My grandfather had one fig tree in the back yard of the home where my mother grew up in Tupelo, Mississippi. My mother still remembers picking a perfectly ripe fig and popping it into her mouth when she was a little girl in the 1920’s. I have no memory of figs at all, since I grew up in central Vermont where figs cannot grow. The only mention of figs that I can remember were the packaged Fig Newton cookies, or the “Figgy Pudding” we sang about at Christmastime, but none of us had any idea what Figgy Pudding might be.
After 30+ years of living on an avocado ranch in San Diego county, I now recognize a fig tree when I see one. Fig season is here, and San Diego will be celebrating fresh California figs in a big way on September 8th! Fig Fest 2013 takes place at the San Diego Public Market from 4 to 7 pm. I was lucky enough to be given a whole flat of fresh California figs this week by the California Fig Advisory Board in anticipation of Fig Fest 2013. These figs are the “Brown Turkey” variety: red, purple and green fruits with a rose center and amber colored edible seeds. They have a mild flavor, less sweet than other varieties, which makes them perfect for a salad, served alone as an appetizer or snack, or sweetened up for a tasty dessert!
Fresh ripe figs don’t last long…they need to be eaten! I decided to use a few figs to make a quick and easy dessert, as I couldn’t resist popping them into my mouth, just as my mother used to do.
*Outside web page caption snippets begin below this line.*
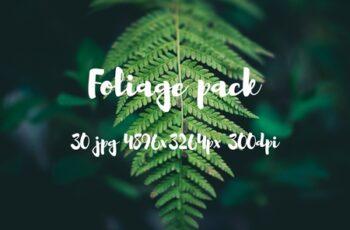Foliage pack 2477731 3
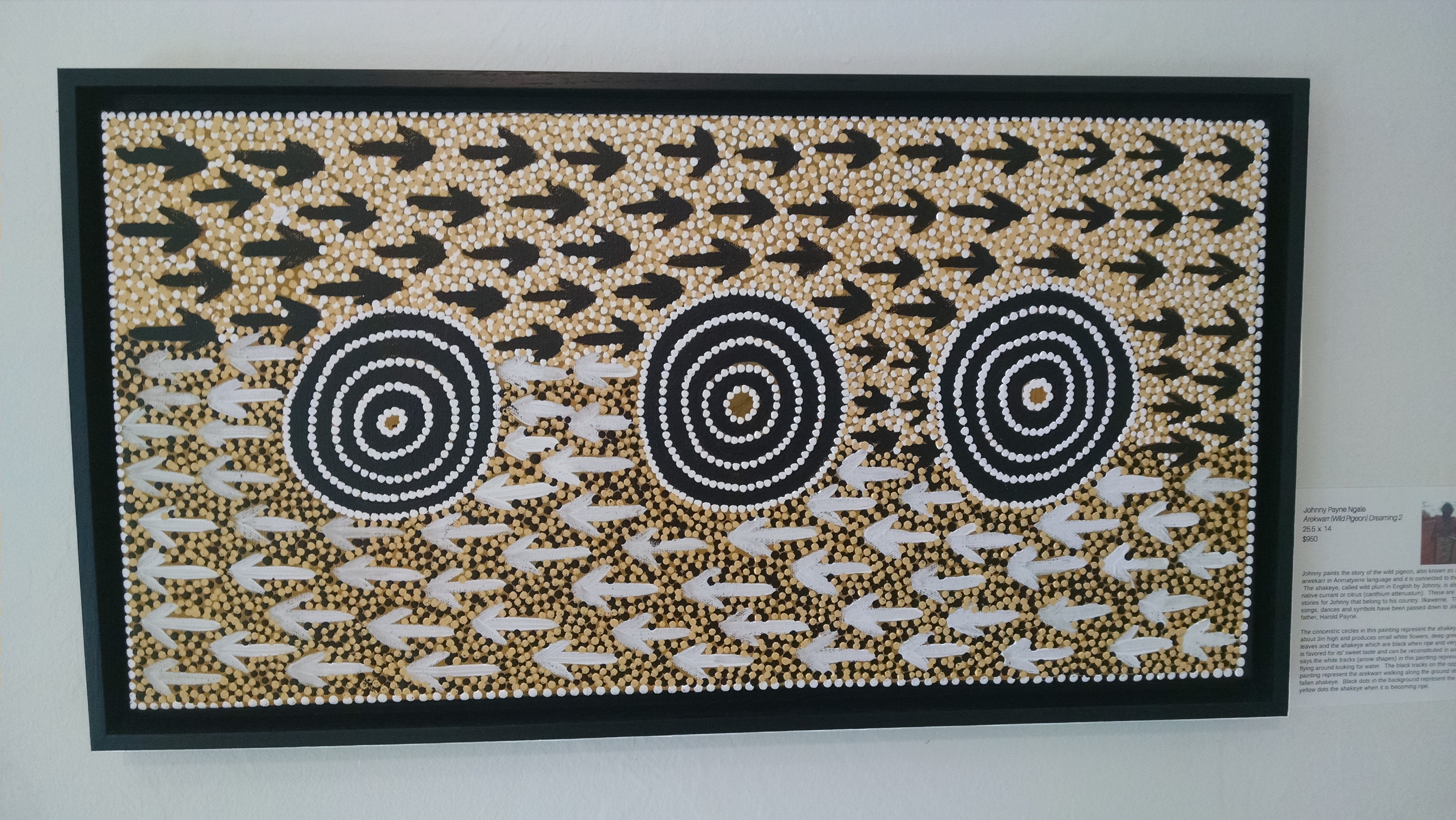 Maori arrows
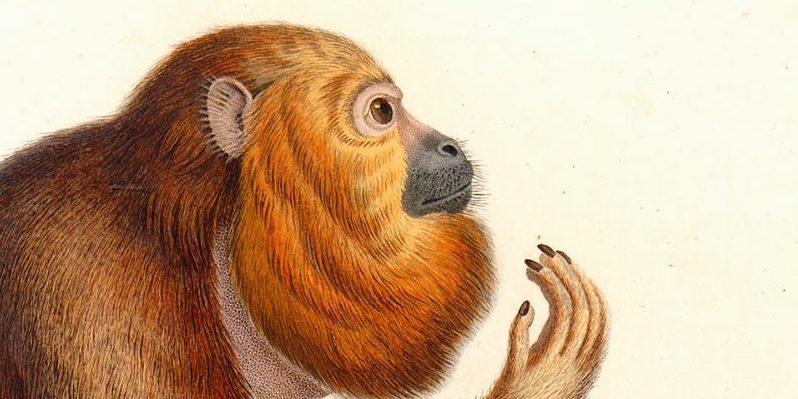 Humboldt, simia ursina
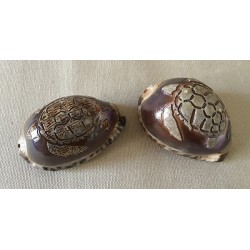 Engraved Turtle Arabica 6cm lot of 12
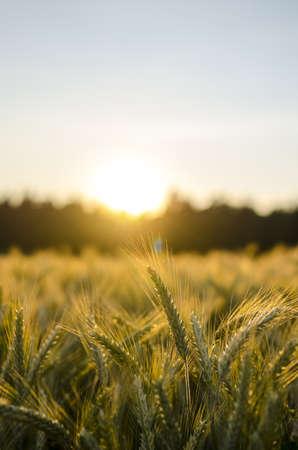 cultivo de trigo: Campo de trigo a principios de verano al atardecer.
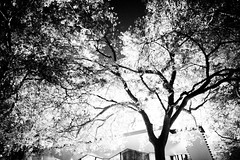 Tree in the Night (Thomas Hawk) Tags: california blackandwhite bw usa tree blackwhite unitedstates unitedstatesofamerica stanford paloalto southbay stanforduniversity photowalking photowalkingstanford photowalking100107 photowalking10012007 natureshand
In a skillet on top of the stove, I melted 1 teaspoon of butter and added 4 Tablespoons of Vermont maple syrup. I cut about 8 fresh figs into quarters, crushed 1/4 cup of walnuts, and added them to the maple syrup in the pan. Then I just stirred gently until the maple syrup reduced and began to glaze the figs and walnuts…about 3 minutes.
The maple figs and walnuts could have been served by themselves…perhaps with a dollop of whipped cream, but I used some as a topping for vanilla bean ice cream. Tasty! This dessert is elegant enough to serve for company and easy enough to do at the last minute!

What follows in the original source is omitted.